Salidroside alleviates palmitic acid-induced hepatocyte injury by regulating the LILRB2-mediated autophagy pathway.

Non-alcoholic steatohepatitis (NASH) is a progressive form of non-alcoholic fatty liver disease (NAFLD), characterized by hepatic steatosis, inflammation, and fibrosis, which may advance to cirrhosis and hepatocellular carcinoma. Treatment options remain limited, underscoring the need to elucidate its mechanisms and develop effective therapeutics. Salidroside (Sal), a primary active compound of Rhodiola rosea, has shown potential in alleviating NASH, yet its underlying mechanisms are not fully understood.

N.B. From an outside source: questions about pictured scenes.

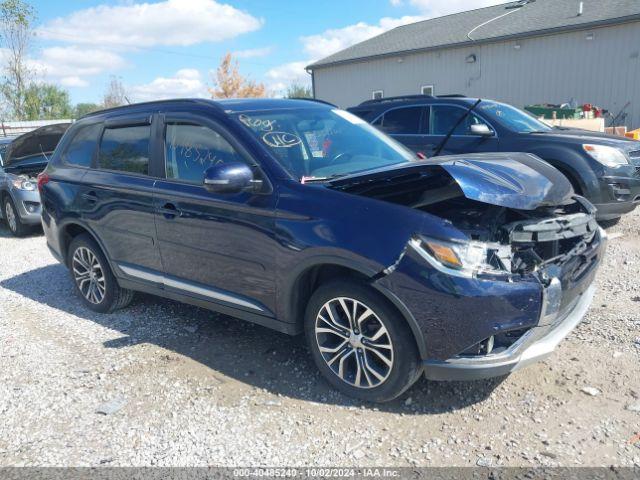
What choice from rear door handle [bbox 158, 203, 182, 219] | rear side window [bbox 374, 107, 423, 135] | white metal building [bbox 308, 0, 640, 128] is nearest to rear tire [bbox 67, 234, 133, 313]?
rear door handle [bbox 158, 203, 182, 219]

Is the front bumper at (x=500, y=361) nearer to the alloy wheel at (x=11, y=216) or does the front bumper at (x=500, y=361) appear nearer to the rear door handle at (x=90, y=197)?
the rear door handle at (x=90, y=197)

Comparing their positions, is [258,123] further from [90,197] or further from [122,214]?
[90,197]

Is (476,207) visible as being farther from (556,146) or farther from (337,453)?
(556,146)

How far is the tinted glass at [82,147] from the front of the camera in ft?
15.9

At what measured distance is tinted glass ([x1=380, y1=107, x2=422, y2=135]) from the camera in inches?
322

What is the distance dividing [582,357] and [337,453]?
75.4 inches

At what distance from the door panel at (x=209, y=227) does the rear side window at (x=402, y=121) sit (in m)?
4.94

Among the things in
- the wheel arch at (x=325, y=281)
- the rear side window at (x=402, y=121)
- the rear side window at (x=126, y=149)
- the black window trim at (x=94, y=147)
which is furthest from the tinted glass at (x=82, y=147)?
the rear side window at (x=402, y=121)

This study investigates whether Sal mitigates palmitic acid (PA)-induced hepatocyte injury by regulating the leukocyte immunoglobulin-like receptor B2 (LILRB2)-mediated autophagy pathway. In vitro NASH model were established by inducing AML-12 cells with PA. Cells were divided into control, PA, and PA + Sal groups. To validate the role of LILRB2, an LILRB2 overexpression group was included. Cell proliferation, apoptosis, inflammatory factors (TNF-α, IL-1β, IL-6), and autophagy-related proteins were detected. Autophagic flux was evaluated using mCherry-GFP-LC3B transfection. PA treatment significantly suppressed proliferation, promoted apoptosis and inflammation, and inhibited autophagy, indicated by decreased LC3B-II/Beclin-1 and accumulated p62. Sal reversed these effects. Mechanistically, Sal downregulated LILRB2 expression, which was upregulated by PA. Overexpressing LILRB2 counteracted Sal's beneficial effects. These findings reveal that Sal attenuates PA-induced injury by inhibiting LILRB2, enhancing autophagy, and reducing apoptosis and inflammation, suggesting LILRB2 as a potential therapeutic target for NASH.